Elizabeth, the Queen, is dead.
That this is news no one can doubt.
The airwaves hum, the presses roll.
And cellphones buzz from pole to pole
To get the information out.
We see, we hear, the words strike deep,
And tears unbidden trickle down.
As if we could this knowledge drown
In the blissful ignorance of sleep.
But this is news we can’t unlearn,
News to punctuate an age.
News writ deep on a history-page
The grieving world is loath to turn.
So many living have not known
Another to compare her to.
She wore the only crown they knew,
Soft as a mother, hard as stone.
They came to say their last goodbyes,
From Deeside to the River Thames.
Most precious of the royal gems:
Tears for a Queen in her subjects’ eyes.
The Guardsman stands with lowered head,
And vigil keeps as mourners throng.
The ancient stones join the slow song:
Elizabeth, the Queen, is dead.
Chris Trotter
15 September 2022
This poem was originally posted on The Daily Blog of Friday, 16 September 2022.
2 comments:
Thank you Chris, very good.
Was it just the Queen that died, or, perhaps, what she kept alive is now freed to die with her. It's up to us
"At the end of the funeral today, the orb and the sceptre, symbolising the Queen’s spiritual and temporal authority, were removed from the top of her coffin, along with the crown, and given over to the care of the church. At that point, Elizabeth became symbolically what she had always been in reality, and we all are - small, ordinary people, naked before God.
This notion - that any power exercised by a human ruler ultimately derives from the spiritual plane - is neither British nor European. It is universal. Pharaonic Egypt recognised it, and so did Native America. The Anglo-Saxons believed it and so did the Japanese Emperors. Cultures large and small, imperial and tribal, on all continents over many millennia, have shared some version of this understanding of what the world is. Power, it tells us - politics, it insists - is no mere human confection, because the world is no mere human confection. There is something - someone - else beyond it, and if we are silent, in these cathedrals or in these forests, we can hear it still. Those who take power in this world will answer to it at the end. It is best that they know this now.
What is meaningful about this royal death is that the late Queen really believed this. So, I think, does her son, the new King. But the society around him very much does not. The understanding now is that authority flows upward from below, from ‘the people’ and into the government, which supposedly governs on our behalf. In this model there is no sacred centre, and there is no higher authority to whom we answer. There is no heavenly grant of temporary office which will one day be returned, and a tally made. There is only raw power, rooted in materiality, which in itself has no meaning beyond what we ascribe to it. There is only efficiency. There is only management. There are only humans.
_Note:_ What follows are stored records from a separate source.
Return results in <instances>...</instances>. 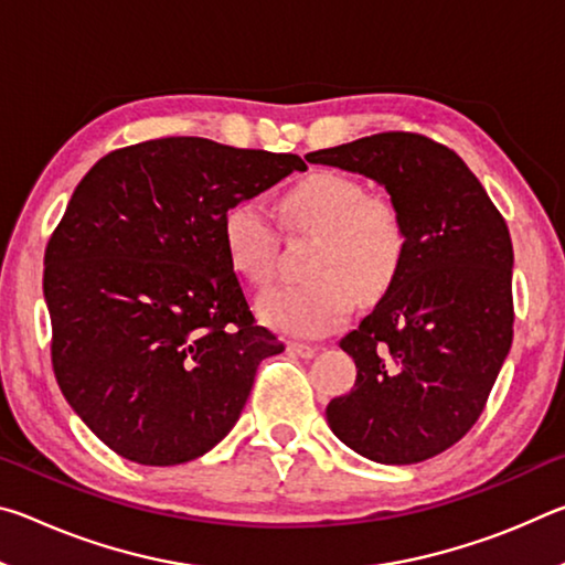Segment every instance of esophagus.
<instances>
[{"instance_id": "esophagus-1", "label": "esophagus", "mask_w": 565, "mask_h": 565, "mask_svg": "<svg viewBox=\"0 0 565 565\" xmlns=\"http://www.w3.org/2000/svg\"><path fill=\"white\" fill-rule=\"evenodd\" d=\"M289 349L294 356H301V359H311L313 353H317V347H311V343H299V341H289Z\"/></svg>"}]
</instances>
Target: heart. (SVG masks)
<instances>
[{
	"mask_svg": "<svg viewBox=\"0 0 565 565\" xmlns=\"http://www.w3.org/2000/svg\"><path fill=\"white\" fill-rule=\"evenodd\" d=\"M284 218L294 232L317 236L306 276L259 299L262 319L291 337H323L356 309L384 299L408 259V224L401 206L369 194L363 181L339 169H317L284 194ZM222 246L234 274L266 286L274 276L279 236L256 199H236L222 216Z\"/></svg>",
	"mask_w": 565,
	"mask_h": 565,
	"instance_id": "heart-1",
	"label": "heart"
}]
</instances>
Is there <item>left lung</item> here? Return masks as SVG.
<instances>
[{
	"label": "left lung",
	"mask_w": 565,
	"mask_h": 565,
	"mask_svg": "<svg viewBox=\"0 0 565 565\" xmlns=\"http://www.w3.org/2000/svg\"><path fill=\"white\" fill-rule=\"evenodd\" d=\"M376 179L408 224L398 281L341 339L351 394L331 398V431L379 463H418L471 431L513 341V246L463 159L414 131H381L306 154Z\"/></svg>",
	"instance_id": "left-lung-1"
}]
</instances>
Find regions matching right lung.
I'll return each instance as SVG.
<instances>
[{
  "label": "right lung",
  "mask_w": 565,
  "mask_h": 565,
  "mask_svg": "<svg viewBox=\"0 0 565 565\" xmlns=\"http://www.w3.org/2000/svg\"><path fill=\"white\" fill-rule=\"evenodd\" d=\"M294 169L296 154L164 137L102 157L74 189L44 252L52 369L111 451L186 463L234 428L284 343L254 319L222 216Z\"/></svg>",
  "instance_id": "obj_1"
}]
</instances>
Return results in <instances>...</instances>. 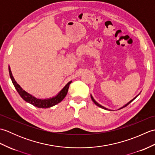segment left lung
<instances>
[{"label":"left lung","mask_w":155,"mask_h":155,"mask_svg":"<svg viewBox=\"0 0 155 155\" xmlns=\"http://www.w3.org/2000/svg\"><path fill=\"white\" fill-rule=\"evenodd\" d=\"M140 94V93H139ZM139 94H138L137 95V97H134V98H133V99H132V100H131L130 101H129V102H128V103H127L126 104H125V105H124V106L123 107H120V108H118V110H119V109H121V108H124V107H127V105H128V104H129L130 103H131V102H133L134 99H135V98L138 97V96H139ZM91 98H92V101H93V102H94V103L95 104H96L97 105V106H98V107H101V108H104V109H105V110H110V109H108V108H106V107H103V106H102V105H101L100 104H98V103H97V102L96 101H95L94 99V98L93 97V96H92V95L91 94Z\"/></svg>","instance_id":"8db88e82"}]
</instances>
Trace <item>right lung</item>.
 Listing matches in <instances>:
<instances>
[{"label": "right lung", "mask_w": 155, "mask_h": 155, "mask_svg": "<svg viewBox=\"0 0 155 155\" xmlns=\"http://www.w3.org/2000/svg\"><path fill=\"white\" fill-rule=\"evenodd\" d=\"M8 71L10 77H11L12 83L14 84L16 90L17 91L18 94H20V96H21L22 98H23V100H25L26 102H27V103H30L33 105V106L37 107L38 108H50L51 107L54 106V105L59 103H61V102L64 99L66 95H67L69 88V85L72 83V81L68 82V83L64 87V88H62L56 96L53 97L48 98H38L34 96H32V94L28 93L27 92H26L25 90H23L21 87V86L16 83L14 77H13L10 67H8Z\"/></svg>", "instance_id": "add662e5"}]
</instances>
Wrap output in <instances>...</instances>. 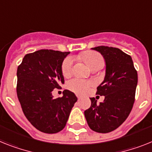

I am thinking that there is a throne at the heart of every culture, whether we know it or not, and that if we cast out its previous inhabitant - and the entire worldview that went along with it - we had better understand what we plan to replace it with. Someone, or something, is going to sit on that throne whether we know it or not. I can’t think of any societies in history which have believed - as ours does - that all that matters is matter. That nothing resides above the spires of the Abbey. That there is no throne. If there were any cultures like that - well, they didn’t last to tell us about it.
As I say, I am not making an argument. I am just watching. I am just looking down from that height, onto the nave and the transept and the coffin draped in the standard, and I am thinking: I have just heard the the last post sounded for Christian England. We are in a new land now. We should pray that we find our way"
https://paulkingsnorth.substack.com/p/intermission-last-post-for-christian
Your poem ... my simple thoughts.
"The past few days spent mourning the death of Elizabeth II, have reminded us all of a life well lived.
At the same time, astrophysicist Professor Cox reminds us that in spite of countless fruitless hours spent searching the vast universe for signs of extraterrestrial living things, not one other life form has yet been discovered.
Makes one marvel at how special we can become, and what miracles we all are".